Task details:
Set down all of the data exactly as it appears.
** START OF Stored rows **
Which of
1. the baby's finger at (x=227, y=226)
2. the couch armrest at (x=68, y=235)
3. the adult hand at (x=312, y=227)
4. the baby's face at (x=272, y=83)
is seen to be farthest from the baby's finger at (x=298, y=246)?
** END OF Stored rows **
Solution to this problem:
Which of
1. the baby's finger at (x=227, y=226)
2. the couch armrest at (x=68, y=235)
3. the adult hand at (x=312, y=227)
4. the baby's face at (x=272, y=83)
is seen to be farthest from the baby's finger at (x=298, y=246)?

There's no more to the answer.